• Exercise goal
Every line below that carries the word "repeated" needs to be copied.
Given information START
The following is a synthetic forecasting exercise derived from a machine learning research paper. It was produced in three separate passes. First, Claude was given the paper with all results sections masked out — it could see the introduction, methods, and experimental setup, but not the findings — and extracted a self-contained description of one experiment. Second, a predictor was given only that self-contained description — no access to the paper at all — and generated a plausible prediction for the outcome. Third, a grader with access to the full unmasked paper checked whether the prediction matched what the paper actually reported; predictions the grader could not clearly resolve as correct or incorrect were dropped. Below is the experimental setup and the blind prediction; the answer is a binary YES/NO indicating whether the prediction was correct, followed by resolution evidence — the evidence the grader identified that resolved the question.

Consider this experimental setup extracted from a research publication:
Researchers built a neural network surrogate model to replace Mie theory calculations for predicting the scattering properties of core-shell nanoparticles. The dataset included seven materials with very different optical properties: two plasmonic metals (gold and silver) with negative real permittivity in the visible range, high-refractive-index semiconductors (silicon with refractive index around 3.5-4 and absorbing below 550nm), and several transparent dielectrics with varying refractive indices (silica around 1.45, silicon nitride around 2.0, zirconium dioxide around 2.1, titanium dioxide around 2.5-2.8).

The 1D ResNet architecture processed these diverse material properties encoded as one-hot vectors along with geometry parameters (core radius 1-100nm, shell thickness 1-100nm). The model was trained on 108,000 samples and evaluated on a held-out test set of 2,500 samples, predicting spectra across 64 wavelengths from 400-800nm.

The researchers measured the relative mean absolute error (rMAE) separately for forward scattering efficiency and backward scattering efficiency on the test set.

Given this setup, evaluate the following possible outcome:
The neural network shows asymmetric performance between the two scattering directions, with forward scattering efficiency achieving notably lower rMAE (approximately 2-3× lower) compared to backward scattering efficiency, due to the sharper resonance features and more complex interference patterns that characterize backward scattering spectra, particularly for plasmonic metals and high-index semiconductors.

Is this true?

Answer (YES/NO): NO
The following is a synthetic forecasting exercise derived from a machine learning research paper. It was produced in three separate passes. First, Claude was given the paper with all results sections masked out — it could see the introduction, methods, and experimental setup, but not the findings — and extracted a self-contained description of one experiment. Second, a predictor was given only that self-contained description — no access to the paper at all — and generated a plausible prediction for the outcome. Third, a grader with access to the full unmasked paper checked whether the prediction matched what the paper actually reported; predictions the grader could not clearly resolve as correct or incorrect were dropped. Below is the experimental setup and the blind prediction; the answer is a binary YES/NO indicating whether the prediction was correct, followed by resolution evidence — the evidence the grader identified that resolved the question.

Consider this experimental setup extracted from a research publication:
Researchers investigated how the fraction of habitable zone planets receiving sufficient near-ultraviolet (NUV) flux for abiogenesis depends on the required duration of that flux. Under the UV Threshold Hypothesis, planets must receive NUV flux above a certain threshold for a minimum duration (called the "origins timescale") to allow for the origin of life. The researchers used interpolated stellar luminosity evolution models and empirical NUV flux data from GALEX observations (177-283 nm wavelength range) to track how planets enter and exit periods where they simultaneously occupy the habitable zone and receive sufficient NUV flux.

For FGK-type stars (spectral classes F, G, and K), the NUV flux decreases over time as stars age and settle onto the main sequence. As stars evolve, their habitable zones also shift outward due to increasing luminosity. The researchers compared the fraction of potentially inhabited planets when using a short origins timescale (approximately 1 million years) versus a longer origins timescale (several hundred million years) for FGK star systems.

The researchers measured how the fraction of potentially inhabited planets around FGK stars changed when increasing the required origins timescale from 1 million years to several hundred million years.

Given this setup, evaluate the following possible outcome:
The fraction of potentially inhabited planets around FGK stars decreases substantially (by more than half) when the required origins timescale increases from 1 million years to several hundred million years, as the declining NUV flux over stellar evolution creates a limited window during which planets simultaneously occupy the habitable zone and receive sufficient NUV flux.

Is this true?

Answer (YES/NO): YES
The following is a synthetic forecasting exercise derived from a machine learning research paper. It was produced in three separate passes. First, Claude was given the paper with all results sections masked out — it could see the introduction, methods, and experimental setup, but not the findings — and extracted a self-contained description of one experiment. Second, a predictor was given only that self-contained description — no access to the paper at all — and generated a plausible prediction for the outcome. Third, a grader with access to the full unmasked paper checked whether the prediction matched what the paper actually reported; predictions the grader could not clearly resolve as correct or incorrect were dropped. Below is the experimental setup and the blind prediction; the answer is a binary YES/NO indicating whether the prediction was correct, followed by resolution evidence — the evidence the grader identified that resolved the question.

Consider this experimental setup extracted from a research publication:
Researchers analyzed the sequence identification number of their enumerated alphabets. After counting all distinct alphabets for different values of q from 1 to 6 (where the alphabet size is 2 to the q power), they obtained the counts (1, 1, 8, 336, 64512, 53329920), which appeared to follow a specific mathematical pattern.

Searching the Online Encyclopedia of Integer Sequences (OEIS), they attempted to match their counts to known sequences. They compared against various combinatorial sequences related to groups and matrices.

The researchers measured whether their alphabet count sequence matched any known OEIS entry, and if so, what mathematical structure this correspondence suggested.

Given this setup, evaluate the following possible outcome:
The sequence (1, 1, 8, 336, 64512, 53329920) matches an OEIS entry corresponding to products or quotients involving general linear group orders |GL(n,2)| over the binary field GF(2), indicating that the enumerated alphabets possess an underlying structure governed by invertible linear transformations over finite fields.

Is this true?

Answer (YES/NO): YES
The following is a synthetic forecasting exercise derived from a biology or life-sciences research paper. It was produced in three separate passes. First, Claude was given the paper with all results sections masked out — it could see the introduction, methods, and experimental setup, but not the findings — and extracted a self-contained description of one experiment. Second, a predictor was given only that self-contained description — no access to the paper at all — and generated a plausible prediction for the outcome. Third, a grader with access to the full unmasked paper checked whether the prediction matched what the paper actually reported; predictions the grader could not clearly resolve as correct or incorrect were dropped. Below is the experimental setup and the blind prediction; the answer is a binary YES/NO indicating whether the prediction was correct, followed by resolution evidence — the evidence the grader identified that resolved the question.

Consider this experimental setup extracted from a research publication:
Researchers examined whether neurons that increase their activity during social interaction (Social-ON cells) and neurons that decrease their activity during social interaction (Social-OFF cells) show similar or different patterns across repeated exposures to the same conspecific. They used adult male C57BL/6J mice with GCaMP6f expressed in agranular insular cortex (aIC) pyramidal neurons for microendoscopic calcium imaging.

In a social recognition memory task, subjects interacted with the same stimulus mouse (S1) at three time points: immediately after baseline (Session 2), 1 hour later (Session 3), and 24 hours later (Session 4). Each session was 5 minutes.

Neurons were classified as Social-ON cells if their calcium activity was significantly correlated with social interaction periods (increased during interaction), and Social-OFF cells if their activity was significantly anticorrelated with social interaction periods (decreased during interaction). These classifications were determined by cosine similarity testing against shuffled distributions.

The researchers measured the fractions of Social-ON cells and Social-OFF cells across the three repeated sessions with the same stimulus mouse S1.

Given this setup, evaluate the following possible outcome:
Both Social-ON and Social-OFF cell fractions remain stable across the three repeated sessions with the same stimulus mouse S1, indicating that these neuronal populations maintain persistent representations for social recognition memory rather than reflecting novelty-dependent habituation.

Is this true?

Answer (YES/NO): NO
Given information END
• Answer box
Researchers examined whether neurons that increase their activity during social interaction (Social-ON cells) and neurons that decrease their activity during social interaction (Social-OFF cells) show similar or different patterns across repeated exposures to the same conspecific. They used adult male C57BL/6J mice with GCaMP6f expressed in agranular insular cortex (aIC) pyramidal neurons for microendoscopic calcium imaging.
The researchers measured the fractions of Social-ON cells and Social-OFF cells across the three repeated sessions with the same stimulus mouse S1.
Both Social-ON and Social-OFF cell fractions remain stable across the three repeated sessions with the same stimulus mouse S1, indicating that these neuronal populations maintain persistent representations for social recognition memory rather than reflecting novelty-dependent habituation.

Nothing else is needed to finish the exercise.